This club of runners not welcome in the well-funded and well established running clubs of New York, established a club welcoming all runners, creating a running foundation that would eventually morph into the giant NYC Marathon. Now, runners from around the world cross their fingers hoping their application will be accepted in the lottery. For marathon weekend, the event boosts the NY economy, fills hotel rooms, airlines fly runners in from who-knows-where, restaurants are crowded, vendors sell the latest in sunglasses, running wear, energy foods and just about anything tangentially related to running.
I was fortunate to be one of those runners filling New York City streets for the 2014 Marathon and was totally ignorant of this interesting and motivating history. My guess is most runners participating in this historic event are equally ignorant of its history.

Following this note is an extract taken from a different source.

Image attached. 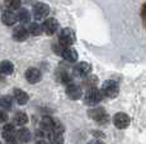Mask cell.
<instances>
[{"mask_svg": "<svg viewBox=\"0 0 146 144\" xmlns=\"http://www.w3.org/2000/svg\"><path fill=\"white\" fill-rule=\"evenodd\" d=\"M12 105H13V101H12V98H9V96H3L1 99H0V106L3 107V109H12Z\"/></svg>", "mask_w": 146, "mask_h": 144, "instance_id": "cb8c5ba5", "label": "cell"}, {"mask_svg": "<svg viewBox=\"0 0 146 144\" xmlns=\"http://www.w3.org/2000/svg\"><path fill=\"white\" fill-rule=\"evenodd\" d=\"M50 143L51 144H64L62 133H57V132L50 133Z\"/></svg>", "mask_w": 146, "mask_h": 144, "instance_id": "ffe728a7", "label": "cell"}, {"mask_svg": "<svg viewBox=\"0 0 146 144\" xmlns=\"http://www.w3.org/2000/svg\"><path fill=\"white\" fill-rule=\"evenodd\" d=\"M58 80H60L61 82H64V84H67L69 85V82H70V76L66 73V72H60V75H58Z\"/></svg>", "mask_w": 146, "mask_h": 144, "instance_id": "d4e9b609", "label": "cell"}, {"mask_svg": "<svg viewBox=\"0 0 146 144\" xmlns=\"http://www.w3.org/2000/svg\"><path fill=\"white\" fill-rule=\"evenodd\" d=\"M14 98H15L17 102H18L19 105H24L27 104L28 100H29V96H28V94L26 91L21 90V88H14Z\"/></svg>", "mask_w": 146, "mask_h": 144, "instance_id": "2e32d148", "label": "cell"}, {"mask_svg": "<svg viewBox=\"0 0 146 144\" xmlns=\"http://www.w3.org/2000/svg\"><path fill=\"white\" fill-rule=\"evenodd\" d=\"M50 14V7L44 3H37L33 5V16L37 20L46 19V16Z\"/></svg>", "mask_w": 146, "mask_h": 144, "instance_id": "3957f363", "label": "cell"}, {"mask_svg": "<svg viewBox=\"0 0 146 144\" xmlns=\"http://www.w3.org/2000/svg\"><path fill=\"white\" fill-rule=\"evenodd\" d=\"M102 99H103V92L95 87H92L85 95V101L89 105H97L98 102L102 101Z\"/></svg>", "mask_w": 146, "mask_h": 144, "instance_id": "277c9868", "label": "cell"}, {"mask_svg": "<svg viewBox=\"0 0 146 144\" xmlns=\"http://www.w3.org/2000/svg\"><path fill=\"white\" fill-rule=\"evenodd\" d=\"M102 92H103V95L108 96V98H111V99H114L119 92V86L116 81L108 80V81H106L104 84H103Z\"/></svg>", "mask_w": 146, "mask_h": 144, "instance_id": "7a4b0ae2", "label": "cell"}, {"mask_svg": "<svg viewBox=\"0 0 146 144\" xmlns=\"http://www.w3.org/2000/svg\"><path fill=\"white\" fill-rule=\"evenodd\" d=\"M141 19H142V23H144V27L146 29V4H144L141 8Z\"/></svg>", "mask_w": 146, "mask_h": 144, "instance_id": "484cf974", "label": "cell"}, {"mask_svg": "<svg viewBox=\"0 0 146 144\" xmlns=\"http://www.w3.org/2000/svg\"><path fill=\"white\" fill-rule=\"evenodd\" d=\"M131 123V119L126 113H117L113 118V124L118 129H126Z\"/></svg>", "mask_w": 146, "mask_h": 144, "instance_id": "8992f818", "label": "cell"}, {"mask_svg": "<svg viewBox=\"0 0 146 144\" xmlns=\"http://www.w3.org/2000/svg\"><path fill=\"white\" fill-rule=\"evenodd\" d=\"M90 72H92V66L89 65V63H86V62L78 63V65L75 66V68H74V73L76 75V76H79V77L88 76Z\"/></svg>", "mask_w": 146, "mask_h": 144, "instance_id": "30bf717a", "label": "cell"}, {"mask_svg": "<svg viewBox=\"0 0 146 144\" xmlns=\"http://www.w3.org/2000/svg\"><path fill=\"white\" fill-rule=\"evenodd\" d=\"M15 135H17L15 129H14V126L12 124H7V125L3 128V137H4V139L9 144L15 142Z\"/></svg>", "mask_w": 146, "mask_h": 144, "instance_id": "7c38bea8", "label": "cell"}, {"mask_svg": "<svg viewBox=\"0 0 146 144\" xmlns=\"http://www.w3.org/2000/svg\"><path fill=\"white\" fill-rule=\"evenodd\" d=\"M28 34H29L28 29H26L23 26H18L13 32V38L17 42H23L28 38Z\"/></svg>", "mask_w": 146, "mask_h": 144, "instance_id": "4fadbf2b", "label": "cell"}, {"mask_svg": "<svg viewBox=\"0 0 146 144\" xmlns=\"http://www.w3.org/2000/svg\"><path fill=\"white\" fill-rule=\"evenodd\" d=\"M76 38H75V33L70 28H65L61 30L60 35H58V43L62 47H70L75 43Z\"/></svg>", "mask_w": 146, "mask_h": 144, "instance_id": "6da1fadb", "label": "cell"}, {"mask_svg": "<svg viewBox=\"0 0 146 144\" xmlns=\"http://www.w3.org/2000/svg\"><path fill=\"white\" fill-rule=\"evenodd\" d=\"M28 32H29L32 35H40L41 33L43 32V29H42V26H40L38 23H32L29 26V29H28Z\"/></svg>", "mask_w": 146, "mask_h": 144, "instance_id": "603a6c76", "label": "cell"}, {"mask_svg": "<svg viewBox=\"0 0 146 144\" xmlns=\"http://www.w3.org/2000/svg\"><path fill=\"white\" fill-rule=\"evenodd\" d=\"M53 126H55V119H52L51 116H43L40 123V128L43 133H52Z\"/></svg>", "mask_w": 146, "mask_h": 144, "instance_id": "8fae6325", "label": "cell"}, {"mask_svg": "<svg viewBox=\"0 0 146 144\" xmlns=\"http://www.w3.org/2000/svg\"><path fill=\"white\" fill-rule=\"evenodd\" d=\"M17 137H18V139L21 140L22 143H28L31 140V138H32V134H31L29 129L22 128L18 133H17Z\"/></svg>", "mask_w": 146, "mask_h": 144, "instance_id": "e0dca14e", "label": "cell"}, {"mask_svg": "<svg viewBox=\"0 0 146 144\" xmlns=\"http://www.w3.org/2000/svg\"><path fill=\"white\" fill-rule=\"evenodd\" d=\"M89 116H90L93 120L98 121L100 124H104L107 120H108V115H107L106 110L103 107H94V109L89 110Z\"/></svg>", "mask_w": 146, "mask_h": 144, "instance_id": "5b68a950", "label": "cell"}, {"mask_svg": "<svg viewBox=\"0 0 146 144\" xmlns=\"http://www.w3.org/2000/svg\"><path fill=\"white\" fill-rule=\"evenodd\" d=\"M57 28H58V22L56 20V19H53V18L46 19V20L43 22V24H42V29H43V32L46 33V34H48V35L55 34Z\"/></svg>", "mask_w": 146, "mask_h": 144, "instance_id": "52a82bcc", "label": "cell"}, {"mask_svg": "<svg viewBox=\"0 0 146 144\" xmlns=\"http://www.w3.org/2000/svg\"><path fill=\"white\" fill-rule=\"evenodd\" d=\"M17 20H18V16H15L12 10H7L1 14V22L5 26H14Z\"/></svg>", "mask_w": 146, "mask_h": 144, "instance_id": "9a60e30c", "label": "cell"}, {"mask_svg": "<svg viewBox=\"0 0 146 144\" xmlns=\"http://www.w3.org/2000/svg\"><path fill=\"white\" fill-rule=\"evenodd\" d=\"M61 56L65 58L66 61H69V62H75L78 60V52L72 47H64L62 52H61Z\"/></svg>", "mask_w": 146, "mask_h": 144, "instance_id": "5bb4252c", "label": "cell"}, {"mask_svg": "<svg viewBox=\"0 0 146 144\" xmlns=\"http://www.w3.org/2000/svg\"><path fill=\"white\" fill-rule=\"evenodd\" d=\"M0 144H1V143H0Z\"/></svg>", "mask_w": 146, "mask_h": 144, "instance_id": "f546056e", "label": "cell"}, {"mask_svg": "<svg viewBox=\"0 0 146 144\" xmlns=\"http://www.w3.org/2000/svg\"><path fill=\"white\" fill-rule=\"evenodd\" d=\"M29 19H31V14H29V12H28L27 9H21V10H19V13H18V20L21 22V23L26 24V23L29 22Z\"/></svg>", "mask_w": 146, "mask_h": 144, "instance_id": "44dd1931", "label": "cell"}, {"mask_svg": "<svg viewBox=\"0 0 146 144\" xmlns=\"http://www.w3.org/2000/svg\"><path fill=\"white\" fill-rule=\"evenodd\" d=\"M14 123L18 124V125H26L28 123V116L26 113L23 111H18L15 113V116H14Z\"/></svg>", "mask_w": 146, "mask_h": 144, "instance_id": "d6986e66", "label": "cell"}, {"mask_svg": "<svg viewBox=\"0 0 146 144\" xmlns=\"http://www.w3.org/2000/svg\"><path fill=\"white\" fill-rule=\"evenodd\" d=\"M14 71V65L10 61H3L0 63V72L3 75H12Z\"/></svg>", "mask_w": 146, "mask_h": 144, "instance_id": "ac0fdd59", "label": "cell"}, {"mask_svg": "<svg viewBox=\"0 0 146 144\" xmlns=\"http://www.w3.org/2000/svg\"><path fill=\"white\" fill-rule=\"evenodd\" d=\"M7 120H8V115H7V113H5L4 110L0 109V123H5Z\"/></svg>", "mask_w": 146, "mask_h": 144, "instance_id": "4316f807", "label": "cell"}, {"mask_svg": "<svg viewBox=\"0 0 146 144\" xmlns=\"http://www.w3.org/2000/svg\"><path fill=\"white\" fill-rule=\"evenodd\" d=\"M88 144H104L102 142V140H98V139H95V140H92V142H89Z\"/></svg>", "mask_w": 146, "mask_h": 144, "instance_id": "83f0119b", "label": "cell"}, {"mask_svg": "<svg viewBox=\"0 0 146 144\" xmlns=\"http://www.w3.org/2000/svg\"><path fill=\"white\" fill-rule=\"evenodd\" d=\"M26 79L28 82L31 84H37V82L41 81L42 79V73L38 68H35V67H31L26 71Z\"/></svg>", "mask_w": 146, "mask_h": 144, "instance_id": "ba28073f", "label": "cell"}, {"mask_svg": "<svg viewBox=\"0 0 146 144\" xmlns=\"http://www.w3.org/2000/svg\"><path fill=\"white\" fill-rule=\"evenodd\" d=\"M36 144H47L44 140H38V142H36Z\"/></svg>", "mask_w": 146, "mask_h": 144, "instance_id": "f1b7e54d", "label": "cell"}, {"mask_svg": "<svg viewBox=\"0 0 146 144\" xmlns=\"http://www.w3.org/2000/svg\"><path fill=\"white\" fill-rule=\"evenodd\" d=\"M4 4L8 10H17L21 8V0H4Z\"/></svg>", "mask_w": 146, "mask_h": 144, "instance_id": "7402d4cb", "label": "cell"}, {"mask_svg": "<svg viewBox=\"0 0 146 144\" xmlns=\"http://www.w3.org/2000/svg\"><path fill=\"white\" fill-rule=\"evenodd\" d=\"M66 95L71 100H79L81 98V95H83V91H81L80 86H78V85L69 84L66 87Z\"/></svg>", "mask_w": 146, "mask_h": 144, "instance_id": "9c48e42d", "label": "cell"}]
</instances>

Tracksmith, an independent running brand, in celebration of 50 years of the NYC Marathon and inspired by the legacy of the Pioneer Club and Ted Corbitt has developed a collection based on the Pioneer uniforms.
Ted Corbett’s son, Gary Corbett, has developed TedCorbett.com, an archive of information on his father’s history as well as the history of other black distance runners. The word ‘archive’ sounds rather dry, but this collection of information is not. It provides background on the Pioneer Club, and much on the professional life of Ted Corbett, his running career and accomplishments and a strong sense of who this incredible man was as a person. If you would like to explore further, Gary Corbett’s archive is interesting and well done.
This deeper story of New York Road Runners and the New York City Marathon makes it all the more important and historic. Congratulations to Race Director Ted Metellus. I won’t be running in New York on November 7, but I will be watching and cheering for those who are.